Consigna A.
Responde estas preguntas sobre el fragmento acerca de la nevada en Madrid:
(i) ¿Qué cubre el grueso manto de nieve?
(ii) ¿Qué siglo se considera el peor de nuestra historia política?
(iii) ¿Qué se ha puesto sobre la nieve para tomar una caña?
Consigna B. Transcribe sin cambios el pasaje del fragmento acerca de la nevada en Madrid que va de "Y Madrid amanece" a "tomar una caña.".

+++ Fragmento de origen +++

Bajo la nieve y el hielo está el asfalto, y bajo los adoquines no estaba la playa, pero sobre la nieve se han puesto unas sillas y una mesa para tomar una caña
Y en Madrid, mientras tanto, cae la nevada del siglo. Un grueso manto cubre las calles, los coches y los tejados. Las fotografías inundan las redes sociales y la atención, por un momento, recae sobre el espectáculo. ¿Qué oculta ese telón blanco, o qué muestra?
Una capital castigada por la pandemia, cuyas calles eran tradicionalmente el espacio público para mostrar el malestar nacional, y donde casi nadie, en realidad, es madrileño. Ciudad de cafeterías más famosas por las conspiraciones que por sus caldos, de estilo decimonónico, de absenta y tertulias, de mentideros y nombres ilustres del siglo XIX, el peor siglo de nuestra historia política. El carácter de Madrid es el carácter de aquel siglo. Antes no era más que un pueblo que crecía en los arrabales del Imperio, que tenía más de corrala que de corte.
Y Madrid amanece jugando con la nieve, con guerras de bolas, esculturas y paseos peregrinos. Florece entre la nieve el carácter madrileño, el de la plaza, la caña y el patio vecinal. Los balcones con sus banderas de colores han dejado paso, de nuevo, a las calles pobladas. El miedo al prójimo, que el «virus» nos puso delante de nuestros ojos como un espejo maldito, ha cedido momentáneamente a la necesidad del reencuentro y el orgullo de ser lo que somos. Bajo la nieve y el hielo está el asfalto, y bajo los adoquines no estaba la playa, pero sobre la nieve se han puesto unas sillas y una mesa para tomar una caña.

+++ Segmento de datos +++

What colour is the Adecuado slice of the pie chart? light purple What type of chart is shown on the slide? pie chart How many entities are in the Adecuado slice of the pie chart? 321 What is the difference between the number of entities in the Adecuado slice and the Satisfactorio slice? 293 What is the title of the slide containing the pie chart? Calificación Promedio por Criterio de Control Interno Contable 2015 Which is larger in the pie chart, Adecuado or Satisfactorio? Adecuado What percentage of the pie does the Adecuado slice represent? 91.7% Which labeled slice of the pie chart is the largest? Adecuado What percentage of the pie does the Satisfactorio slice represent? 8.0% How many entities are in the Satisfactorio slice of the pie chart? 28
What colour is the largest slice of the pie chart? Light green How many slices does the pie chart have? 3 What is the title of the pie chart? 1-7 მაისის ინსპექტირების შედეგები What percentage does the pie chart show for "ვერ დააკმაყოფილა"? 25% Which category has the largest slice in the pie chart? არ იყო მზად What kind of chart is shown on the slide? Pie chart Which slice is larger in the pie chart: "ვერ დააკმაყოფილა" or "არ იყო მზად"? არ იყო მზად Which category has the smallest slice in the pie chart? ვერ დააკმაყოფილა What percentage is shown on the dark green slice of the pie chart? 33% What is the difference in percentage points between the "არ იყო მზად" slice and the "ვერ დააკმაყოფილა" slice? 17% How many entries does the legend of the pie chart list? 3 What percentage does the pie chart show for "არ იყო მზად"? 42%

+++

Respuesta del ejercicio A.
(i) Las calles, los coches y los tejados.
(ii) El siglo XIX.
(iii) Unas sillas y una mesa.

Respuesta del ejercicio B.
Y Madrid amanece jugando con la nieve, con guerras de bolas, esculturas y paseos peregrinos. Florece entre la nieve el carácter madrileño, el de la plaza, la caña y el patio vecinal. Los balcones con sus banderas de colores han dejado paso, de nuevo, a las calles pobladas. El miedo al prójimo, que el «virus» nos puso delante de nuestros ojos como un espejo maldito, ha cedido momentáneamente a la necesidad del reencuentro y el orgullo de ser lo que somos. Bajo la nieve y el hielo está el asfalto, y bajo los adoquines no estaba la playa, pero sobre la nieve se han puesto unas sillas y una mesa para tomar una caña.